Greenfield land prices flourish – but central London slumps

By Vivienne Shirley, Senior Consultant

Knight Frank has released its latest Residential Development Land Index for Q2 2018, showing the biggest annual rise in greenfield land prices in England since 2014.

Prices rose by 2.1% on average in Q2 of 2018, taking the annual growth to 4.6% – the strongest seen in four years. This has been largely propelled by demand from developers in the South West and the Midlands, particularly in areas that are desirable to homeowners now or due to benefit from infrastructure improvements in the near future.

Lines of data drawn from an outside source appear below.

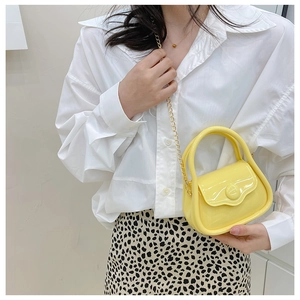 Bright yellow mini jelly bag with gold metal chain shown on model with leopard skirt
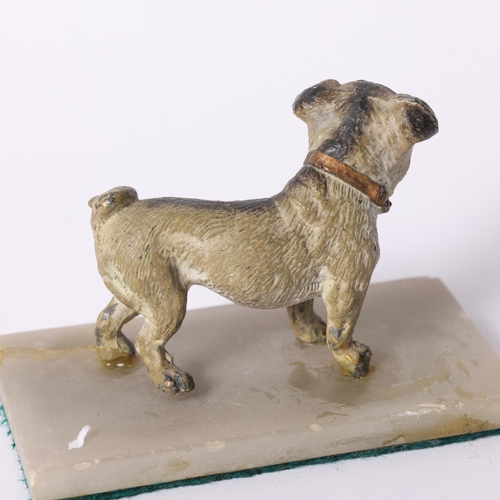 11 - A painted spelter study of a standing Pug dog, with gilded collar, H6cm, mounted on an alabaster pan... 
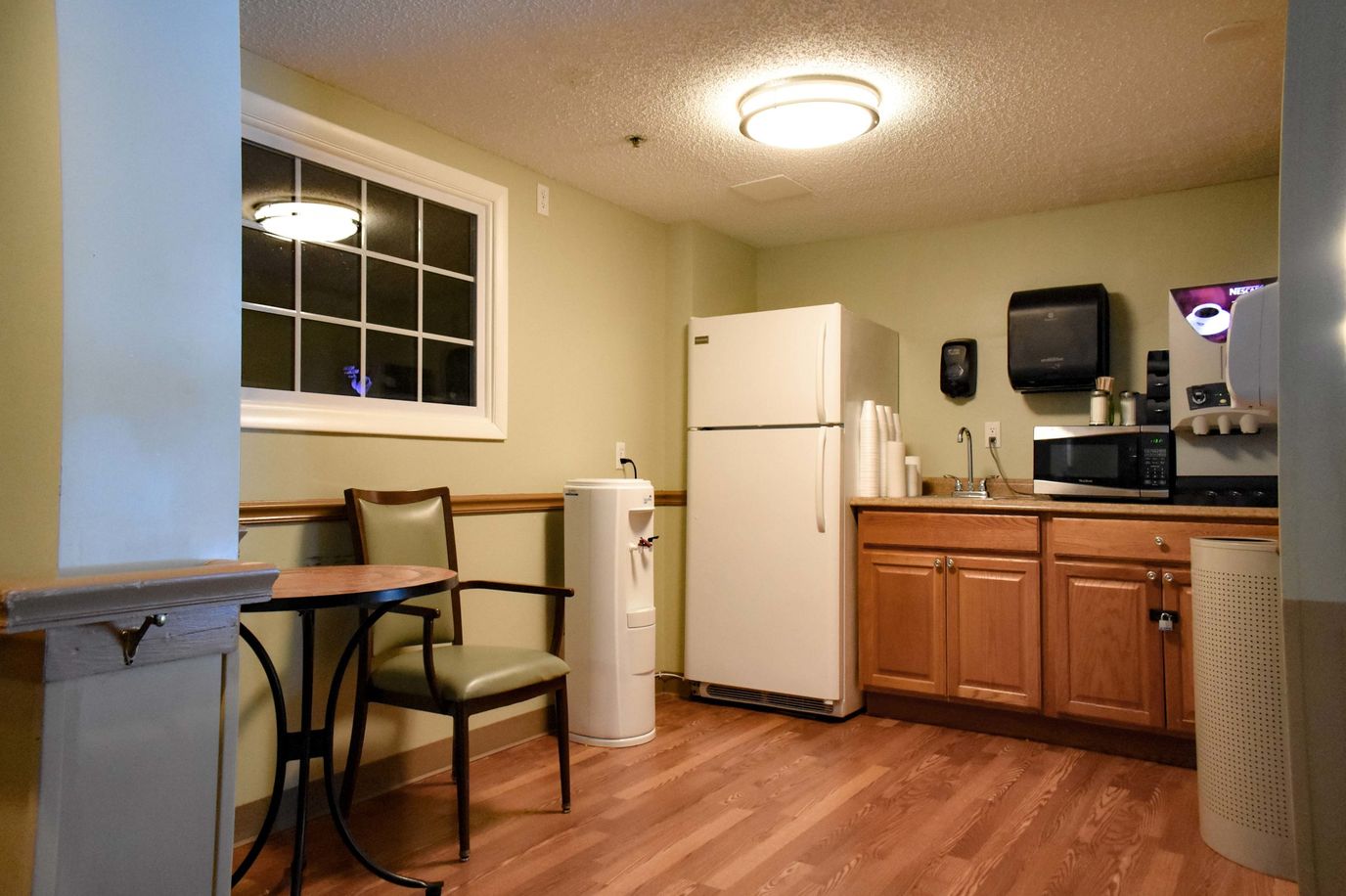 Cozy kitchenette area with appliances and seating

Justin Gaze, Head of Residential Development Land at Knight Frank, noted: “Sites which can be delivered up to 2021, and which will benefit from Help to Buy, are most attractive. Beyond this timeframe, policy uncertainty is causing a level of hesitance.”

However, the picture is not as rosy elsewhere with prime central London development land prices falling 1.4% in Q2, contributing to an annual change of -3.5%.

This is partly attributed to the Greater London Authority’s 35% affordable housing requirement, which is pushing some developers to build in the provinces instead.

The capital’s biggest home builder, Berkeley, which only bought one new development site in the London in 2017, recently stated to shareholders: “It is telling that some funders and builders are choosing to exit the market when faced with the degree of risk and regulation that now confronts development in the capital.”

The risk of a no-deal Brexit is also likely blunting developers’ appetite for building in London.

Jonathan Samuels, chief executive of home loans company Octane Capital, explained, “Given that the London property market is heavily exposed to big business and international buyers, if both begin to retreat in the event of a no-deal Brexit, prices in the capital could suffer disproportionately.”